L’Arcom a convié la presse afin de présenter ses premiers résultats depuis sa création, le 1er janvier 2022. Denis Rapone, président de la Hadopi entre 2018 et 2021, désormais membre de l’Arcom, n’a pas masqué son enthousiasme en dévoilant des résultats « plus qu'encourageant, spectaculaires ».

La chasse au streaming sportif illégal

Si l’Arcom a hérité des missions et du champ d’action de ses entités constituantes, elle a en plus obtenu des outils législatifs inédits. C’est grâce à cela, et en collaborant avec les organisateurs d’événements (ligues et diffuseurs TV par exemple), qu’elle a pu commencer à s’attaquer aux plateformes diffusant illégalement des rencontres sportives.

En effet, une loi anti-streaming arrivée en même temps que l’Arcom permet à ces fameux organisateurs de saisir la justice en urgence lorsqu’ils constatent des diffusions illégales de rencontres. C’est majoritairement le cas des matchs de football, mais pas seulement.

Si la justice donne raison aux ayants droits, l’Autorité publique française de régulation de la communication audiovisuelle et numérique, peut demander aux fournisseurs d’accès internet (FAI) de bloquer le service illégal. Ainsi, la résolution du problème est contournée en ne supprimant pas le service, mais en rendant simplement son accès impossible.

D'après l'Arcom, 3 millions d’internautes en moyenne accèdent de manière illicite à des contenus sportifs tous les mois.

3 millions d’internautes en moyenne accèdent de manière illicite à des contenus sportifs tous les mois. Source : Arcom.

L’Arcom fait disparaître 250 plateformes

Grâce à ces deux nouveaux outils, l’Arcom se félicite d’avoir abouti à cinq décisions de justice. Elles ont été rendues pour des acteurs comme la LFP (Ligue de Football Professionnel) et des diffuseurs, Canal + et beIN Sports. Leurs requêtes ont porté sur des rediffusions illicites de compétitions comme le Top 14, la Ligue des Champions, la Coupe d’Afrique des nations, la Ligue 1, et la Ligue 2.
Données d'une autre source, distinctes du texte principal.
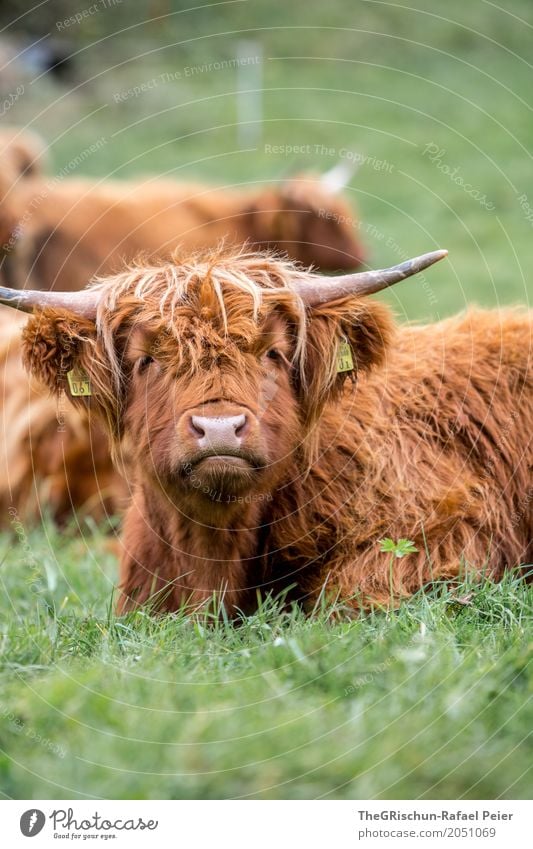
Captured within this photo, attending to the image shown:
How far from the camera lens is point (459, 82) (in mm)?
21078

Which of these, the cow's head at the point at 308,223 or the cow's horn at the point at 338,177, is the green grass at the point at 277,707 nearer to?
the cow's head at the point at 308,223

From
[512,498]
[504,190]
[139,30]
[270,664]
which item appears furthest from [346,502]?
[139,30]

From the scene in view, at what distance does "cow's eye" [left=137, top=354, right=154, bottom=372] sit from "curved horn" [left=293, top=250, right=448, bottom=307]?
0.71 metres

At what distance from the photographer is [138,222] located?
44.8 feet

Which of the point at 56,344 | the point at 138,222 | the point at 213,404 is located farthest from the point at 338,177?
the point at 213,404

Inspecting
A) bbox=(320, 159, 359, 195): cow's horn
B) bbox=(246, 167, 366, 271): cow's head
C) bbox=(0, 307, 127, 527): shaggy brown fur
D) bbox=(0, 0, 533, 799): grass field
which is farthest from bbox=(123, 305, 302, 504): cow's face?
bbox=(320, 159, 359, 195): cow's horn

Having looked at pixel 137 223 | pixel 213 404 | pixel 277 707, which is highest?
pixel 137 223

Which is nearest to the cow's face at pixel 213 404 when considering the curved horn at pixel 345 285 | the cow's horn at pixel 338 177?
the curved horn at pixel 345 285

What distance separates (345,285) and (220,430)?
1.03 m

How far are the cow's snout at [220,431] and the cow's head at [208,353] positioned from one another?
0.03 m

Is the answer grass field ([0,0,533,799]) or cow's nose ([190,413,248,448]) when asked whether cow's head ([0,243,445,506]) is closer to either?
cow's nose ([190,413,248,448])

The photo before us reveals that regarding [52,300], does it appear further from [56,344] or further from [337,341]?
[337,341]
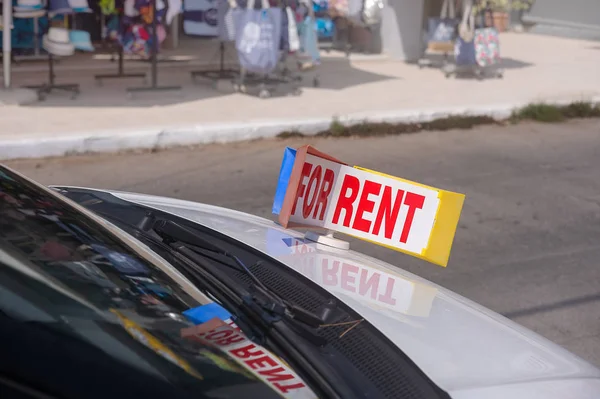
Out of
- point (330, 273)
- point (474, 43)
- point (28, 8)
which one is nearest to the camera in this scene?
point (330, 273)

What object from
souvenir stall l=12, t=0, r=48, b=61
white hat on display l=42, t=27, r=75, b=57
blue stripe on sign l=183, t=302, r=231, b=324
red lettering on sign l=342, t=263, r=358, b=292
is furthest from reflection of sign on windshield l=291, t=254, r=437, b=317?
souvenir stall l=12, t=0, r=48, b=61

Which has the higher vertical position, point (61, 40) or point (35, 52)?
point (61, 40)

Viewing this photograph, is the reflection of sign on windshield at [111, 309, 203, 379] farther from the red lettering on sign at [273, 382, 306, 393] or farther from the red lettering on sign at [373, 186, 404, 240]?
the red lettering on sign at [373, 186, 404, 240]

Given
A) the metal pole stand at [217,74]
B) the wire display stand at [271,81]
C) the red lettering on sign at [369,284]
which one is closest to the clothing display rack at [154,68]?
the metal pole stand at [217,74]

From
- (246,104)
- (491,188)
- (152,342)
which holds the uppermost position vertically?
(152,342)

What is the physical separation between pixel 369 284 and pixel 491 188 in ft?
16.1

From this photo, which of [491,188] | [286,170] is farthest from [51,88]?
[286,170]

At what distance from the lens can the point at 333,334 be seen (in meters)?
2.10

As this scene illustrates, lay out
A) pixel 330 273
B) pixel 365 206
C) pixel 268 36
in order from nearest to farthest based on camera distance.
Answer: pixel 330 273
pixel 365 206
pixel 268 36

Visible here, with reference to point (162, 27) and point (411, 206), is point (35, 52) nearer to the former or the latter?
point (162, 27)

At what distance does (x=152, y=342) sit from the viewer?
5.58 ft

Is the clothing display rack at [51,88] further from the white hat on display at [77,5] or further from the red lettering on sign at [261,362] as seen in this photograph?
the red lettering on sign at [261,362]

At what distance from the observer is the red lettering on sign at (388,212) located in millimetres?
2727

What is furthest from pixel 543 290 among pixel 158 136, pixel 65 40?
pixel 65 40
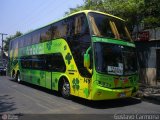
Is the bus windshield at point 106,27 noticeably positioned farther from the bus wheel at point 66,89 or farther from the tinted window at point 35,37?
the tinted window at point 35,37

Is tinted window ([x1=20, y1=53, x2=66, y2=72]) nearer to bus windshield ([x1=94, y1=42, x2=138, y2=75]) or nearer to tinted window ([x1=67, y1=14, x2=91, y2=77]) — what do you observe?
tinted window ([x1=67, y1=14, x2=91, y2=77])

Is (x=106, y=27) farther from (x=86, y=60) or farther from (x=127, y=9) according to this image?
(x=127, y=9)

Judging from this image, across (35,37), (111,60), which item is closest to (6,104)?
(111,60)

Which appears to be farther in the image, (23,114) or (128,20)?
(128,20)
À eux seuls, ces cinq jugements auront permis de mettre fin à 250 services de contenus sportifs illégaux. L’Arcom estime que cela représente 63% des audiences, presque deux tiers.

Cependant, l’Autorité note qu’elle peut encore mieux faire. En effet, pour elle, la clé réside dans la rapidité d’action, essentielle dans le cas des diffusions d’événements sportifs. Denis Rapone déplore des blocages arrivant parfois « quelques heures seulement après la saisine ».

Si ce premier bilan va dans le bon sens, l’Arcom a rappelé en conclusion qu’elle avait d’autres missions, notamment celle de la lutte contre le piratage d’œuvres culturelles. Néanmoins, elle souhaite disposer d’outils techniques et législatifs plus aboutis.